Psoriasis and multiple sclerosis (MS) are both autoimmune T-cell mediated diseases that share a possible common genetic linkage [1]. Natalizumab is a recombinant humanized monoclonal antibody targeting the cell adhesion molecule α4 integrin and is labeled to treat MS. It is known that biological agents induce cutaneous adverse drug reactions. Although there is not a defined link between natalizumab and psoriasis, there are case reports describing a possible relationship [2]. Here, we report on a patient with MS who developed pustular psoriasis of palms and soles after natalizumab treatment.
Case Presentation
A 50-year-old woman presented with multiple millimetric pustules and scaling sited on erythematous plaques on the palms and soles (Figure 1A). Personal and familiar history for psoriasis was negative. She has been treated with natalizumab for 6 months for MS. Dermoscopy revealed yellow globules and crusts along with the dotted vessels (Figure 1B). The patient was diagnosed with pustular psoriasis of palms and soles.
Figure 1
(A) Multiple pustules and crusting over the palm. (B) Dermoscopic image demonstrates yellow globules and crusts along with the dotted vessels.
Discussion
Data on whether natalizumab can induce or aggravate psoriasis are limited. In literature, 2 of the cases developed plaque psoriasis while 1 patient had new-onset psoriatic arthritis during natalizumab treatment. Family history of psoriasis was positive in all patients. One patient affected by mild psoriasis had a severe flare-up after several natalizumab infusions [2]. Our patient, on the other hand, differs from those cases due to the absence of family history and the development of localized pustular psoriasis.Although there are pieces of evidence showing common pathophysiological pathways in psoriasis and MS, it has been observed that treatment of one condition did not provide a parallel improvement in the other one.

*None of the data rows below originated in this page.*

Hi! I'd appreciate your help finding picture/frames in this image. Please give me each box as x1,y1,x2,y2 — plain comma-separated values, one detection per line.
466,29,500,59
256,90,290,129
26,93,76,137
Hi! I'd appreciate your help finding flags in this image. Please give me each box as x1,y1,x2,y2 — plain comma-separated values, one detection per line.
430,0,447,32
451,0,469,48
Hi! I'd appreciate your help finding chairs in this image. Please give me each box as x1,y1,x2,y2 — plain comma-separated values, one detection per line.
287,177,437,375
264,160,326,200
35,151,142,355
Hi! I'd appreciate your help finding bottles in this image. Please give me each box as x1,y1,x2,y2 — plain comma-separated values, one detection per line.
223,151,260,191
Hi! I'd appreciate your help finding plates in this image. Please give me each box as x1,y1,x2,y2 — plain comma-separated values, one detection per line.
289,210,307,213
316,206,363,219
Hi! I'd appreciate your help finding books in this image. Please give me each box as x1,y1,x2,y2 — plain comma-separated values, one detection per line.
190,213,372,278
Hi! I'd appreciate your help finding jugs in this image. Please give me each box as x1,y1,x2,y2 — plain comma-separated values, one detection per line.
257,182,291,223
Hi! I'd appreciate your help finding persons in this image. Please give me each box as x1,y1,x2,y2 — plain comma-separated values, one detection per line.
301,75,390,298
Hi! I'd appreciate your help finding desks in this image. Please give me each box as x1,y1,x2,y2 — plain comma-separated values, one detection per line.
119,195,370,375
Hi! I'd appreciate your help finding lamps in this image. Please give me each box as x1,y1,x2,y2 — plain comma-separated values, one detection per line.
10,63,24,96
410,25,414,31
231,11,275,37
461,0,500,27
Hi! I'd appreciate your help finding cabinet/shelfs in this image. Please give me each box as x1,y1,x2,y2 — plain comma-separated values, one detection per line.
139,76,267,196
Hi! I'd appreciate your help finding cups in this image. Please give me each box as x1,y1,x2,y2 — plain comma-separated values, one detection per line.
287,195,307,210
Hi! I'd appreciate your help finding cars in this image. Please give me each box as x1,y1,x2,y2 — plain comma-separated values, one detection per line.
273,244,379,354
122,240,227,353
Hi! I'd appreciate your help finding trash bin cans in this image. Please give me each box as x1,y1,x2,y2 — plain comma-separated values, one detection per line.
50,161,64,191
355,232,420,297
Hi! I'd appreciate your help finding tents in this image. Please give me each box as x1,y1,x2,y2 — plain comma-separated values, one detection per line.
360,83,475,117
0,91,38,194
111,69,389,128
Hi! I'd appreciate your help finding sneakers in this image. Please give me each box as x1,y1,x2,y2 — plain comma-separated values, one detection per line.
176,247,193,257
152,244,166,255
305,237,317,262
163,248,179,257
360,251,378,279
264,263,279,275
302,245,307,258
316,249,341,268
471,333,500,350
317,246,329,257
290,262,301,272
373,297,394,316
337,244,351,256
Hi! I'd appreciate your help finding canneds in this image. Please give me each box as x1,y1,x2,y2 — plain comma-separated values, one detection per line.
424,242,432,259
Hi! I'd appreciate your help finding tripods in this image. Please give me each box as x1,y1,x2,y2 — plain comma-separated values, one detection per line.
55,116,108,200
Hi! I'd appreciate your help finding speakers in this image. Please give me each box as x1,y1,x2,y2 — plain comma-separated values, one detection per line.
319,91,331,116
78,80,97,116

T helper 17 (Th17) cells are involved in the inflammation stage of both disease [1]. The pathophysiological mechanism between psoriasis and natalizumab remains unclear but natalizumab has been associated with paradoxical activation of autoimmune disorders by pathologically stimulating the production of IL17 and increased activation of Th17 cells [2].
Conclusions
We highlight that a new onset of palmoplantar pustular psoriasis may also be a rare side effect of natalizumab. There is not enough data yet to make a recommendation regarding the consideration of psoriasis history in the patient or in the family when deciding for natalizumab treatment. More research is needed to understand the relationship between natalizumab and psoriasis.